Our basic needs for survival: food, water and air, our economic prosperity, our health and the climate that makes our planet habitable all come from or depend on nature. Within this context, wetlands are critical to human and planet life. They are a vital component of the freshwater cycle. Directly or indirectly, wetlands provide almost all of the world’s consumption of freshwater.
Wetlands also ensure our food supply. Almost a billion households in Asia, Africa and the Americas depend on rice growing and processing for their main livelihoods. More than 660 million people rely on fishing and aquaculture for a living. Wetlands are among the most biodiverse ecosystems in the world, 40% of all species live or breed in wetlands. They are also essential to efforts to regulate the global climate. Peatlands store twice as much carbon as all the planet’s forests despite accounting for just three per cent of the world’s land surface. Wetlands also protect us from floods, droughts and other extreme weather events, thus increasing communities’ resilience.

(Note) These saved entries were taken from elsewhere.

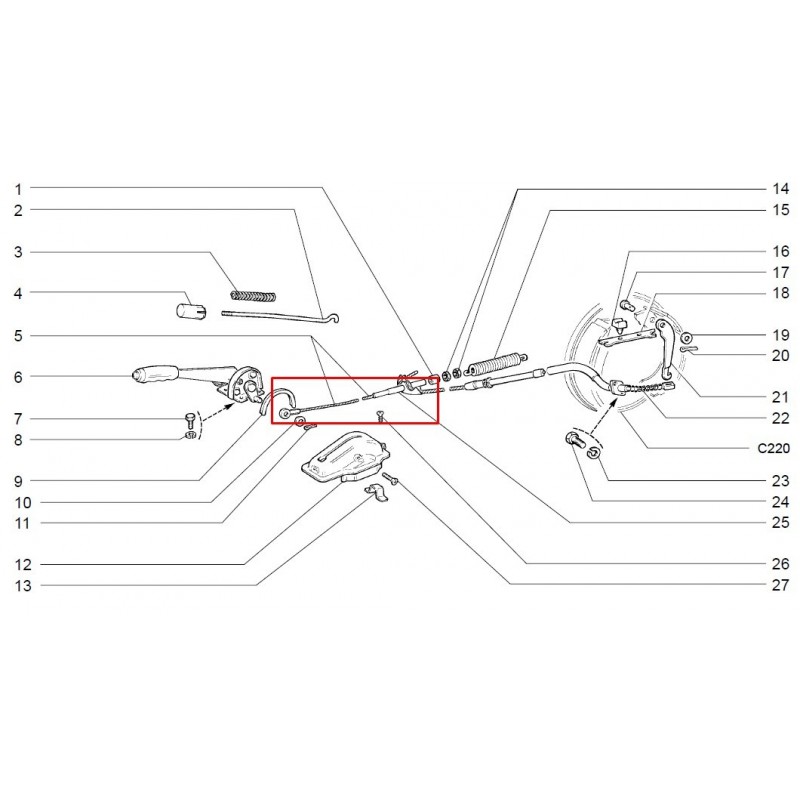 1
2
3
4
5
6
7
8
9
10
11
12
13
14
15
16
17
18
19
20
21
22
C220
23
24
25
26
27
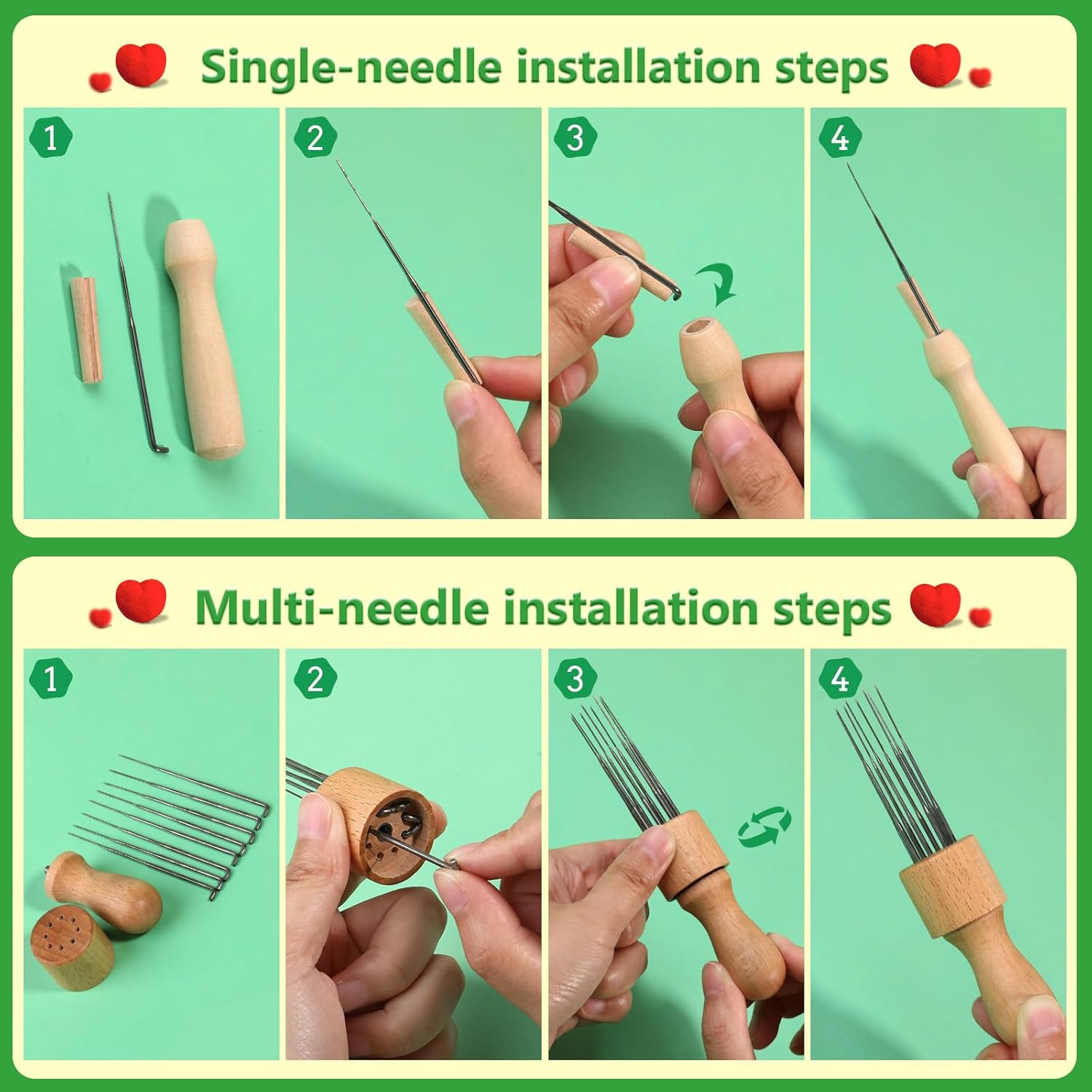 Single-needle installation steps

1

2

3

4

Multi-needle installation steps

1

2

3

4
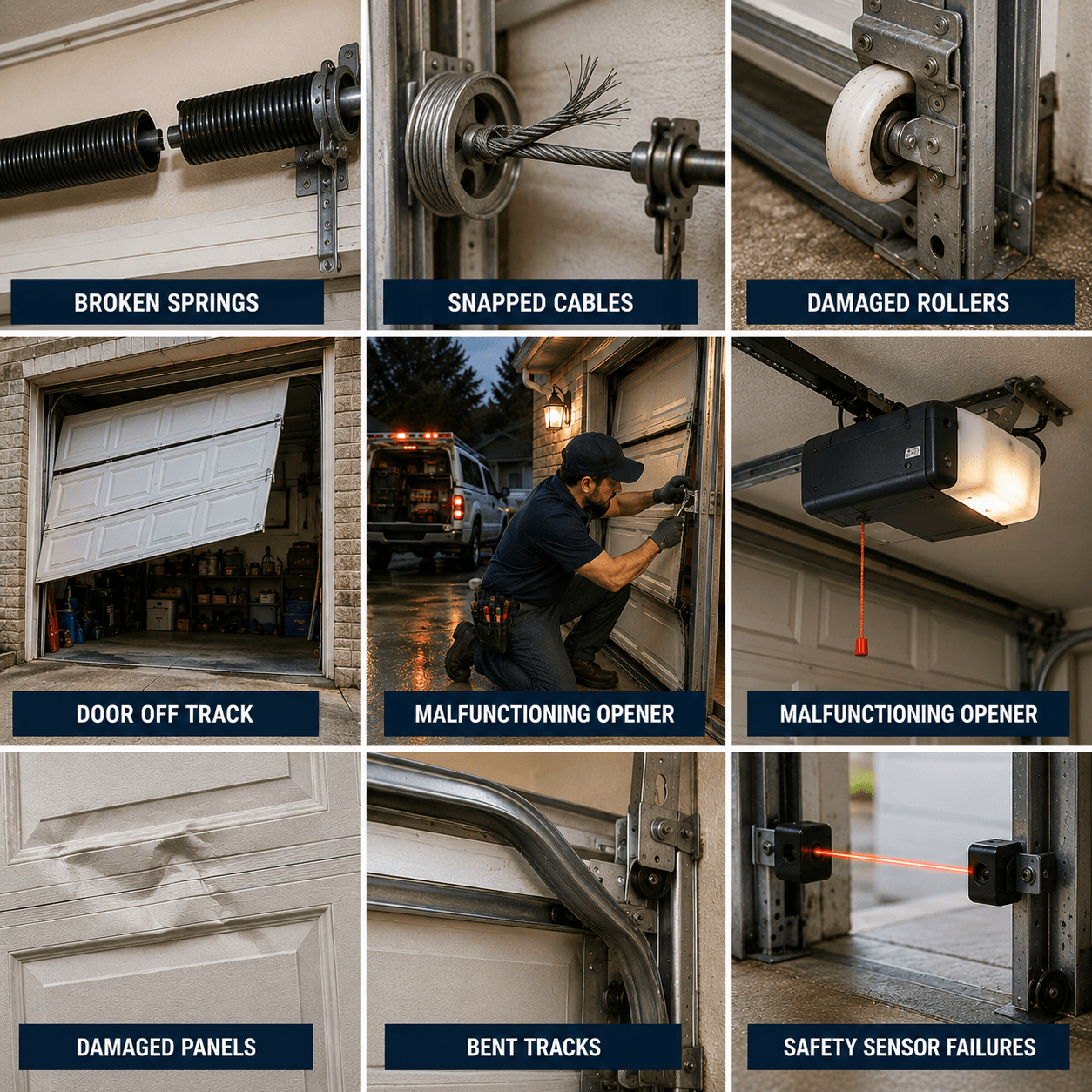 BROKEN SPRINGS

SNAPPED CABLES

DAMAGED ROLLERS

DOOR OFF TRACK

MALFUNCTIONING OPENER

MALFUNCTIONING OPENER

DAMAGED PANELS

BENT TRACKS

SAFETY SENSOR FAILURES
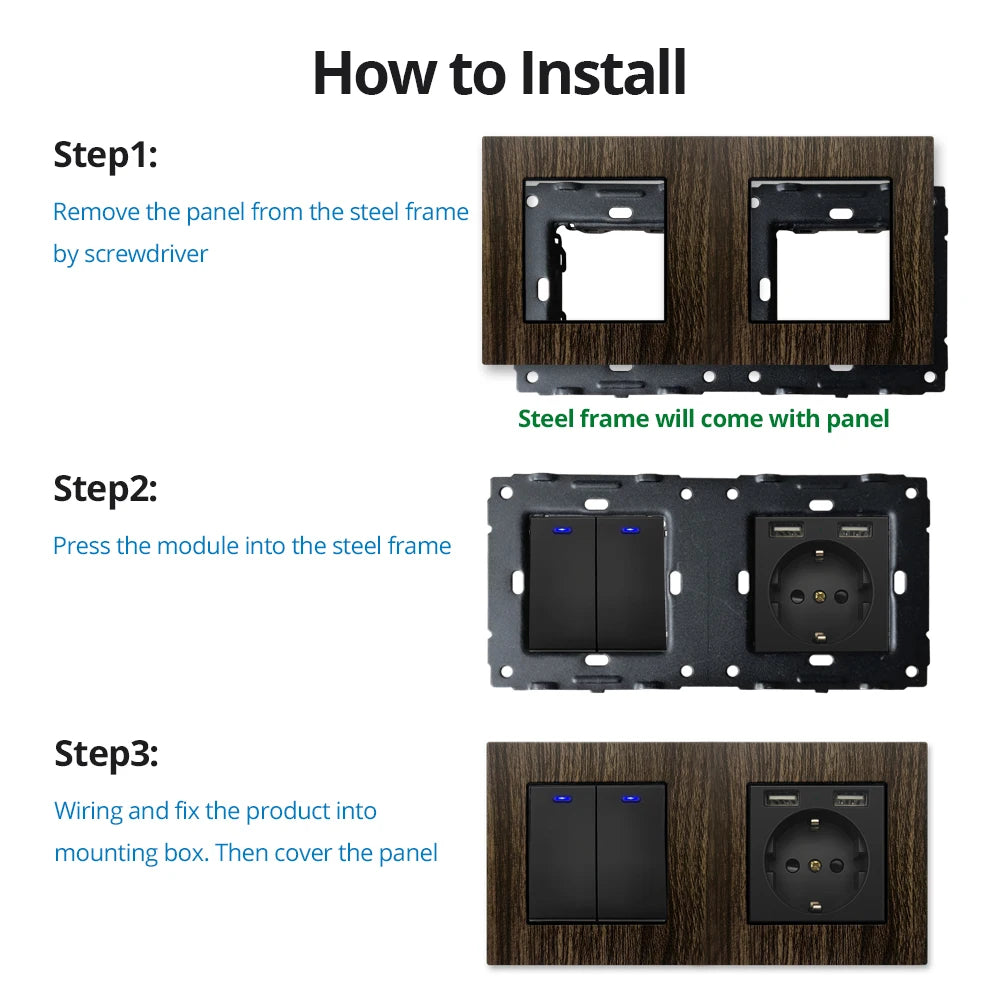 How to Install

Step1:

Remove the panel from the steel frame by screwdriver

Steel frame will come with panel

Step2:

Press the module into the steel frame

Step3:

Wiring and fix the product into mounting box. Then cover the panel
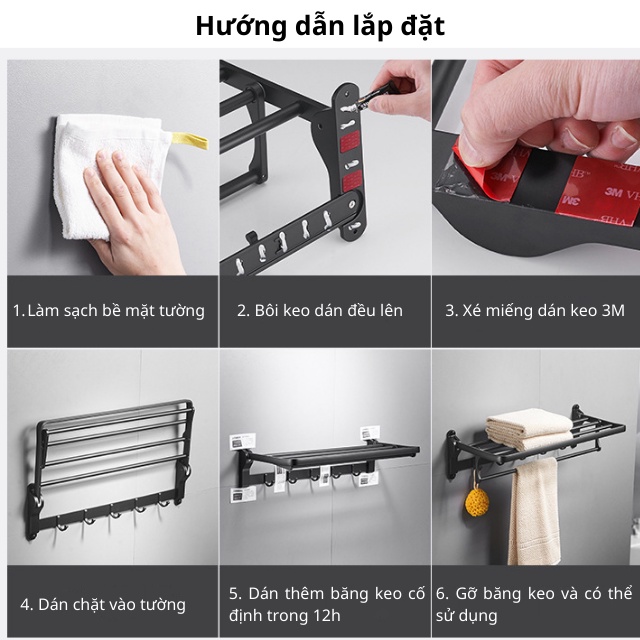 Hướng dẫn lắp đặt

3M VHB

1. Làm sạch bề mặt tường

2. Bôi keo dán đều lên

3. Xé miếng dán keo 3M

4. Dán chặt vào tường

5. Dán thêm băng keo cố định trong 12h

6. Gỡ băng keo và có thể sử dụng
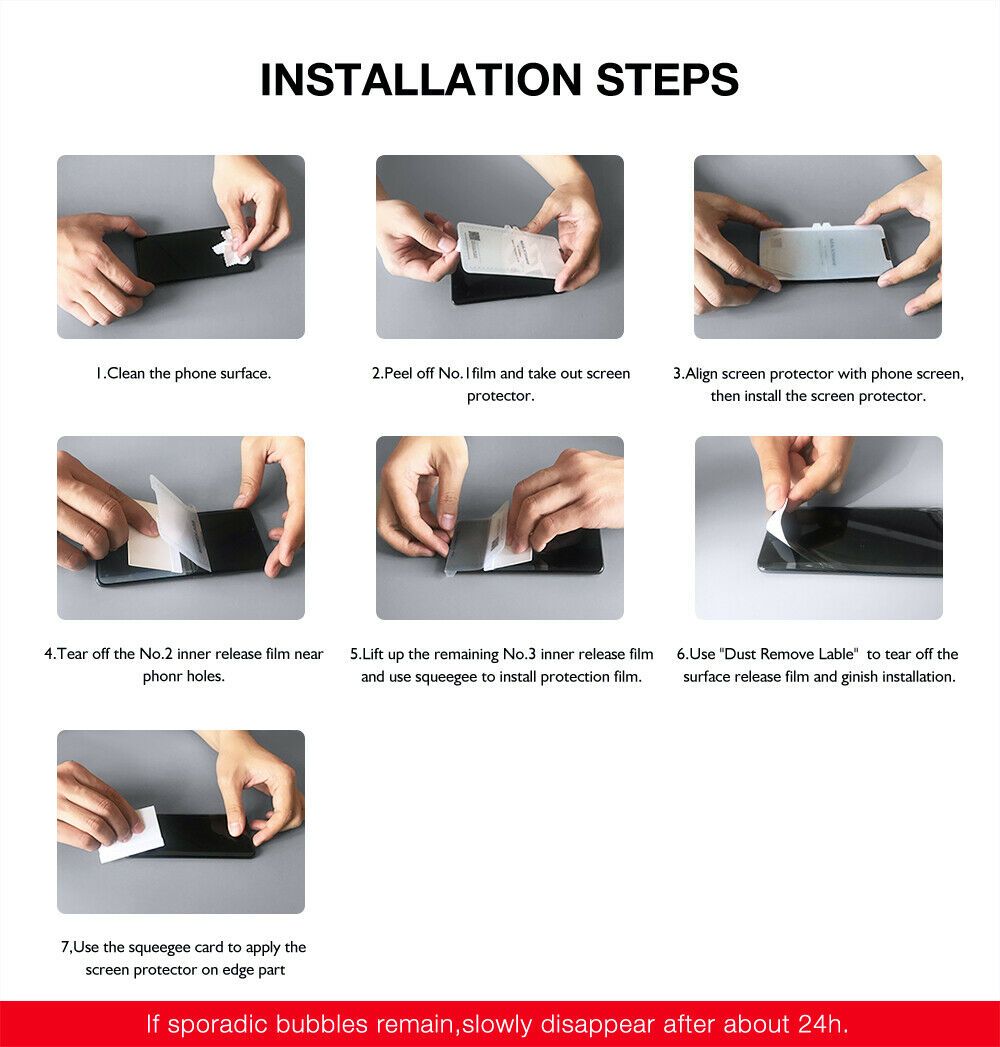 INSTALLATION STEPS

1.Clean the phone surface.

2.Peel off No.1film and take out screen protector.

3.Align screen protector with phone screen, then install the screen protector.

4.Tear off the No.2 inner release film near phonr holes.

5.Lift up the remaining No.3 inner release film and use squeegee to install protection film.

6.Use "Dust Remove Lable" to tear off the surface release film and ginish installation.

7,Use the squeegee card to apply the screen protector on edge part

If sporadic bubbles remain,slowly disappear after about 24h.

Yet, 87% of the world’s wetlands have been lost, 35% in the last 50 years. They are disappearing three times faster than forests. These scientific findings of the Global Wetland Outlook, published in 2018, are a wakeup call to the importance to these ecosystems.
Wetlands’ degradation has been driven by megatrends such as climate change, population increase, urbanization, and pollution. Changes to land and water use, especially for agriculture have resulted in the drainage and conversion of wetlands across the world.
At the same time, conservation and sustainable use of wetlands provide effective solutions to address many of the crises we are currently facing: freshwater scarcity, climate change and biodiversity loss. Maintaining healthy freshwater wetlands means securing water supply. Conserving and sustainably using wetlands means protecting and recovering biodiversity. Keeping wetlands and rewetting them means storing the carbon in the soil, avoiding further carbon emissions and building resilience. This is why wetlands must be at the heart of sustainable development and environmental national and global discussions, decisions and actions in 2020 – and beyond.
As the international community steps up efforts to build back better we need nature. It is time to recognize the contributions of wetlands to our lives and to escalate efforts for their conservation to ensure a sustainable and safe future for all.